* _What needs to be done_:
Answer these questions using the profile of Nicki Alander below:
(a) In what year did a new job in Joliet bring her family to town?
(b) For how many years did she coach the Tiger Paws dance team?
(c) What is the title of the play she wrote?

* _Text shown_:
- - - - - - -
A sense of place: meet Grand Marshal Nicki Alander, local historian
There was something about Plainfield that caught Nicki Alander’s eye.
As a young teacher working in Elmhurst, she often hopped onto U.S. Route 66 to drive Downstate for visits to her hometown of Springfield. Each time, the iconic highway took her through the little farm town tucked between Naperville and Joliet.
“I used to stop and drive around the town, and I thought, ‘What a lovely place to live,’” said Nicki, an avid scholar of local history who will serve as grand marshal at this year’s Hometown Irish Parade. She has now called the village home for more than four decades.
A new job in Joliet brought Nicki and her young family to town in 1965, after their work-driven journeys had settled them in various states, and for a time in parts of Africa. Two of Nicki’s three sons were born during the five years they lived on the continent.
Those were busy years back in the Midwest. Once the young family had moved into their home in the Peerless Estates subdivision, Nicki became a working mom, teaching and continuing a role she had begun in Elmhurst, where she had coached cheerleaders and a 50-member marching and tumbling group. At Joliet West High School, she co-founded the school’s acclaimed Tiger Paws.
“We had great success with state, national and an international championship,” said Nicki, 87, who coached the competitive dance team for 25 years.
The freedom to more thoroughly explore Plainfield and its history came when Nicki stepped down from her educating career in 1995. She became more active in the Plainfield Historical Society, serving on its board and volunteering to oversee the museum it operates on Main Street east of Route 59. Today she gives some of her time to the Riverfront Foundation as a board member and researcher. She compiled a photo-driven educational exhibit now displayed on the upstairs level of the Riverfront Center in the park, which lines the west bank of the DuPage River south of Lockport Street. The collection weaves together the people and developments of the past that brought the waterway to the present day.
Nicki also has helped with the creation of some of the interpretive signs that dot the village, Will County’s oldest community, to relate snippets of its long history. Among her current projects is a 4- by 8-foot sign that will focus on the river’s past and present, and the future vision for the portion that winds through town.
In addition, Nicki wrote a play about the historical aspect, titled “Along This River,” that was presented last spring, featuring a dozen local residents portraying historical figures who had roles in the early days of Plainfield. The narrative began with the native Potawatomi people who were the area’s inhabitants until the 1820s, when fur traders, missionaries and white settlers began to arrive.
“I was telling the story about some of the people and some of the instances along the river that led to the establishment of Plainfield,” she said.
She is now working on a presentation about the Lockwood family, emphasizing young widow Estella and the now-shuttered dairy she founded more than a century ago that bore the family name.
- - - - - - -
* _Given entries_:

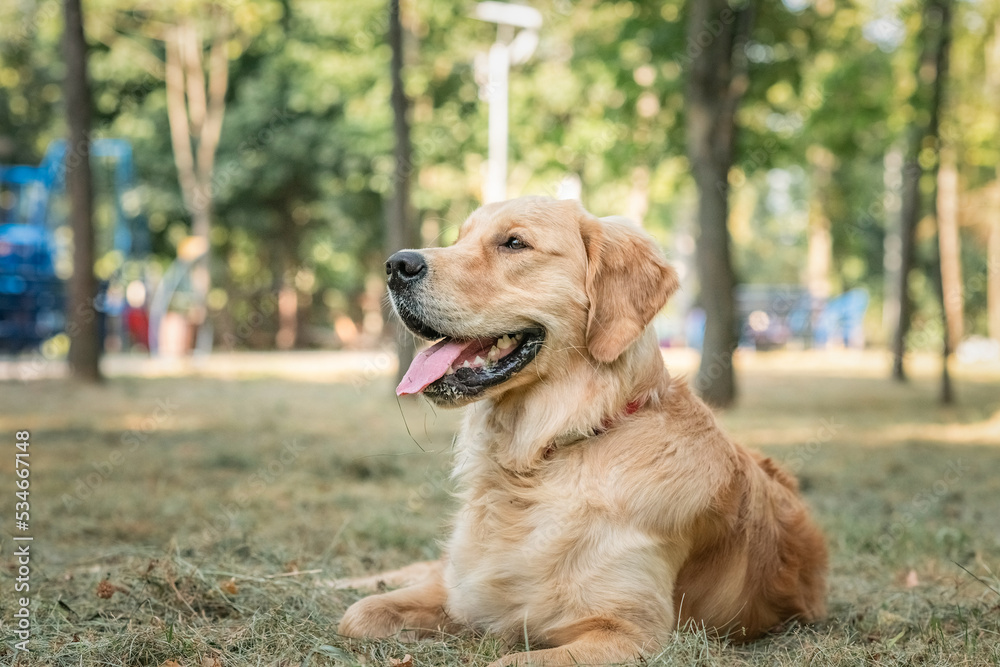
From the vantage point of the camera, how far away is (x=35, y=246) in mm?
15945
- - - - - - -
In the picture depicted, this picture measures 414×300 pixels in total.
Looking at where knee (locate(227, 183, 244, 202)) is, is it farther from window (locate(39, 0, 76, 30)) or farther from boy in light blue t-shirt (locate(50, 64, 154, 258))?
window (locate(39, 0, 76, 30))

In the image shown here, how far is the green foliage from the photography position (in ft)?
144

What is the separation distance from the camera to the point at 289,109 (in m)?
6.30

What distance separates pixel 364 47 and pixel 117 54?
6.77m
- - - - - - -
* _Answer_:
(a) 1965
(b) 25 years
(c) "Along This River"